== Document passage

Species of gastropod

Clanculus microdon is a species of sea snail, a marine gastropod mollusk in the family Trochidae, the top snails.

The variety Clanculus microdon var. ater Pilsbry, 1901 is accepted as Clanculus ater Pilsbry, 1901.

==Description==
The size of the shell attains 17 mm. The thick, solid shell has a depressed conoidal shape. It is of a reddish-brown hue, interstices between the ribs, chocolate colored, above marked with a few broad yellowish or flesh-tinted maculations radiating from the sutures toward, but not quite reaching the periphery, which with the base, has the ribs sparsely dotted with white. The spire is low-conic with a roseate apex. The suture is distinct and not canaliculate. The five whorls are moderately convex. They are encircled by lirae more or less distinctly granulate, very unequal in size, numbering about 14 on the body whorl. The interstices are closely obliquely striate, and usually bearing a minute central riblet. The body whorl descends anteriorly and is rounded at the periphery. The base of the shell is convex, with revolving lirae more superficially and much more closely cut into granules than those of the upper surface, and also broader, flatter, and equal in size. These number 6 to 7, one or two around the umbilicus. The umbilicus is white, dotted with yellow or reddish, the remainder reddish-brown, sparsely articulated on the ribs with white, sometimes radiately marked with narrow white stripes. The oblique aperture is somewhat contracted and subcircular. The outer and basal lips are thickened and finely crenulated within. The columella is oblique, with a tooth-like fold above, solute, and deeply inserted upon the side of the umbilicus The middle portion is concave, with a reflexed subdenticulate edge, ending beneath in a minute denticle. The profound umbilicus is smooth and polished within, bordered by a strong rib bearing 6 or 7 projecting white teeth, the upper one the largest.

====

Questions to answer:
[1] According to the Clanculus microdon article, how many whorls does the shell have?
[2] Write a continuation of the Clanculus microdon article, picking up after its last sentence.

== Record extracts

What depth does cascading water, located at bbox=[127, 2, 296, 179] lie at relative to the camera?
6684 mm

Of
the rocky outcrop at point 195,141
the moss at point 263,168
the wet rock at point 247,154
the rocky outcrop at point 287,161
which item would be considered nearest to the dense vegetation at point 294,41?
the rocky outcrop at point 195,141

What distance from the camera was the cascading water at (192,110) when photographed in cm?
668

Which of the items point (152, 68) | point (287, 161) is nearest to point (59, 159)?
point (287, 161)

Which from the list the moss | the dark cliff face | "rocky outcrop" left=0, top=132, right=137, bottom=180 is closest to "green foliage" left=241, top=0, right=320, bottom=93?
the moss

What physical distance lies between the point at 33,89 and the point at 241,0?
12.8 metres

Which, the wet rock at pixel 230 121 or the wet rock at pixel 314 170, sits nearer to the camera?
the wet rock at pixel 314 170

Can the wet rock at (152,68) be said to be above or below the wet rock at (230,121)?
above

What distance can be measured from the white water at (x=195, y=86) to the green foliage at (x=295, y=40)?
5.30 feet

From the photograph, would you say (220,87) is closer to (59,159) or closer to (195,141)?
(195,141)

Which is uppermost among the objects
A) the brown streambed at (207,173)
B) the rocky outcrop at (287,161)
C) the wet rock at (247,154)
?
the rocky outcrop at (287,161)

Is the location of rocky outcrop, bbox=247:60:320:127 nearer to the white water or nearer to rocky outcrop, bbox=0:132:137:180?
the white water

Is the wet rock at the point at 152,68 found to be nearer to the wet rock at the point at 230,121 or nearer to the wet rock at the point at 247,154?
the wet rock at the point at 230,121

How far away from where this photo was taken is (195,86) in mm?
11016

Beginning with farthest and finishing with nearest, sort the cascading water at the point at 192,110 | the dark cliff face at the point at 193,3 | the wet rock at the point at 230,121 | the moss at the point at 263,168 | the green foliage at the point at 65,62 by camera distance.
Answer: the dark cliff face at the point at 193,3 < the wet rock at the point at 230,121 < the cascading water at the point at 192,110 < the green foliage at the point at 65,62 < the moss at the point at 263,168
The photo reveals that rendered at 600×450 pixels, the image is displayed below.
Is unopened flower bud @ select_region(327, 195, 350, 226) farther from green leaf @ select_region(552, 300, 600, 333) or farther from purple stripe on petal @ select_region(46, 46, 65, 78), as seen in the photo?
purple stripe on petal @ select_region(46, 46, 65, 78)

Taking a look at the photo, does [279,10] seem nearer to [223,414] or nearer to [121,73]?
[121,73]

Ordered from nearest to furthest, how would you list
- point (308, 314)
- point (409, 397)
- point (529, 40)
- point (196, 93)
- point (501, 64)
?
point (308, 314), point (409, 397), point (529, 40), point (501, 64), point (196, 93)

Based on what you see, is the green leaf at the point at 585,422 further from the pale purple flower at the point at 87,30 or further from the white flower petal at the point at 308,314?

====

Responses for each task:
[1] Five.

[2]
This is a species belonging to the group of C. atropurpureus, C. bathyrhaphe, etc., including species in which the base of the columella is scarcely toothed, but passes into the basal margin in a regular curve, bearing several subequal denticles. The columella above is inserted upon the side of the umbilicus instead of in the center of the axis as in the typical Clanculus (Clanculopsis) Monterosato, 1880. From Clanculus atropurpureus, which seems to be its nearest ally, Clanculus microdon differs in the larger size, variegated coloration, and irregularity of the spiral ribs on the upper surface.

==Distribution==
This species occurs off the Andaman Islands, Japan and the Philippines.